● **CONSIGNE DONNÉE**
Recopiez tous les items ci-dessous en substituant « clay tile roof » à « red tile roof » à chaque occurrence, sans rien changer d'autre. N'incluez pas les images dans votre réponse.

● **DONNÉES DE L'EXERCICE**
----

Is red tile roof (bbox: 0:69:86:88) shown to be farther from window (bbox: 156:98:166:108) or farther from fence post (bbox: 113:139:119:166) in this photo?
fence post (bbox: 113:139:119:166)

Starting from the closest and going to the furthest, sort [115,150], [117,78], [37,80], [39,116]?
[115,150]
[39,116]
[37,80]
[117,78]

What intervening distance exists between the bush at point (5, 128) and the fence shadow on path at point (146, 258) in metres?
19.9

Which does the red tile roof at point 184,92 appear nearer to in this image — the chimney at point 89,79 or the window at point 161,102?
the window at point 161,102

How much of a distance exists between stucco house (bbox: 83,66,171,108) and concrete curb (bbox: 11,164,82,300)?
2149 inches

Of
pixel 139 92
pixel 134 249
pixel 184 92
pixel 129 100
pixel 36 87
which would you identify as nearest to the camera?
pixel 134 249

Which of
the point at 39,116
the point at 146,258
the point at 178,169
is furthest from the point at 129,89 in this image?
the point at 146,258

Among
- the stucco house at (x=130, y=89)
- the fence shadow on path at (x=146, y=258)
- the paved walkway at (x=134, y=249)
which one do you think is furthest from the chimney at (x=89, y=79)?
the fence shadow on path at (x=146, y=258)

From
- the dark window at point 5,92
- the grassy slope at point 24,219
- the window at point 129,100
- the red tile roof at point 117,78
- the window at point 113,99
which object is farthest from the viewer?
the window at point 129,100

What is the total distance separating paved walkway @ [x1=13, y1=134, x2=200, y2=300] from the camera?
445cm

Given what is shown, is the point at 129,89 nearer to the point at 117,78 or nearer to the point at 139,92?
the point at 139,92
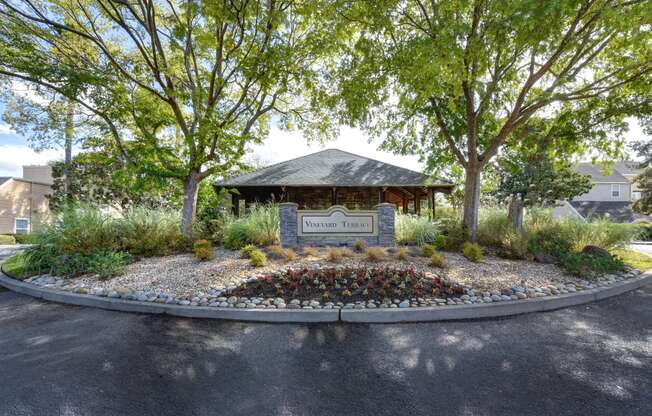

----

● **CORRIGÉ DE L'EXERCICE**
Is clay tile roof (bbox: 0:69:86:88) shown to be farther from window (bbox: 156:98:166:108) or farther from fence post (bbox: 113:139:119:166) in this photo?
fence post (bbox: 113:139:119:166)

Starting from the closest and going to the furthest, sort [115,150], [117,78], [37,80], [39,116]?
[115,150]
[39,116]
[37,80]
[117,78]

What intervening distance exists between the bush at point (5, 128) and the fence shadow on path at point (146, 258) in metres?
19.9

Which does the clay tile roof at point 184,92 appear nearer to in this image — the chimney at point 89,79 or the window at point 161,102?
the window at point 161,102

How much of a distance exists between stucco house (bbox: 83,66,171,108) and concrete curb (bbox: 11,164,82,300)?
2149 inches

Of
pixel 139 92
pixel 134 249
pixel 184 92
pixel 129 100
pixel 36 87
which would you identify as nearest to the camera?
pixel 134 249

Which of
the point at 39,116
the point at 146,258
the point at 178,169
is furthest from the point at 129,89 in this image?
the point at 146,258

Among
- the stucco house at (x=130, y=89)
- the fence shadow on path at (x=146, y=258)
- the paved walkway at (x=134, y=249)
which one do you think is furthest from the chimney at (x=89, y=79)?
the fence shadow on path at (x=146, y=258)

From
- the dark window at point 5,92
- the grassy slope at point 24,219
- the window at point 129,100
- the clay tile roof at point 117,78
- the window at point 113,99
which object is farthest from the viewer?
the window at point 129,100

What is the total distance separating paved walkway @ [x1=13, y1=134, x2=200, y2=300] from the camera?
445cm

Given what is shown, is the point at 129,89 nearer to the point at 117,78 or nearer to the point at 139,92?
the point at 139,92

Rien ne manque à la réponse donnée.